あと美人だし。ちょっと年増なのが逆に良い。子持ちの未亡人だし。
何故騎士団を置いて行くかというと理由がある。
竜を倒すと不老不死の呪いを受けてしまうらしい。
非常にありがたい話のように見えるが、そうでもないらしく、ありとあらゆる不幸が身に襲うそうだ。
「加えて竜の持つ宝物は人間の手に余るものだからな」国が余裕で一つ二つ買える財らしい。
「竜殺しの英雄の物語は多いが、『その後』は語られた試しがないのはそういった事情だな」皮肉げにつぶやく『はなみずき』。富を求めて竜族に喧嘩をうる馬鹿者は後を絶たないらしいが、ほんものの竜に喧嘩を売る馬鹿はあまりいないそうだ。理由は言うまでもない。
「本来の『呪い』は人間の手に余る富と力という説もあるくらいだ」呪いそのものより竜の秘宝の後始末で揉めるらしい。
「『ザンマ』が届けば勝ち目もあるのですが」
アンジェラさんが言うには彼女の所有する魔剣『ザンマ』はあらゆる防御魔法や装甲を切り裂くというあり得ない能力を持っているらしい。
見た目は真っ白で、三角形に近いクソ長い刀身と大きな握りを持った斬馬刀である。
こんなデカい剣を軽々と振り回すアンジェラさんは一体どういう筋肉の持ち主なのか気になるところだが相変わらずの細腕である。
「俺の魔法だってそれなりに使えるぜ」
ささやかだが強化魔法や補助魔法を使えるというオルデール。
その真価は魔法による補助での戦いらしい。彼は剣も使える。彼の手にはワイズマン家家伝の短剣が握られている。

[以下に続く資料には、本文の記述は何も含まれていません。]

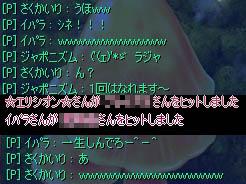 saku-1601.jpg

「私は資金や装備で貢献するよ」肩をすくめるワイズマン。命からがら逃げてきたハズが、資産のほうはこっちに移していたのが多く、ダメージが少ないとのこと。
「ワシの魔法もそれなりに」
いや、竜には流石に勝てないだろ。ソル爺さん。
そう指摘すると彼は曖昧に笑ってみせた。
「なに。昔取った杵柄じゃ。以前竜と戦ったことがある」嘘つけヒヒ爺。
「あれは300年程前だったかのう。今となっては懐かしいわい」「この嘘つきめ」
爺さんの方言に待てとつぶやく『はなみずき』。
「ソル殿。竜と戦ったことがあるといったな」「先代の竜大公とな」
その言葉を聞いて皆は大笑いした。
竜大公というのは竜の中でも神とされる実力者らしい。また平然ととんでもないホラを吹く。
「その時はどうやって戦ったのだ?! 」
ホラでもなんでもいい。彼女の表情はそう語っていた。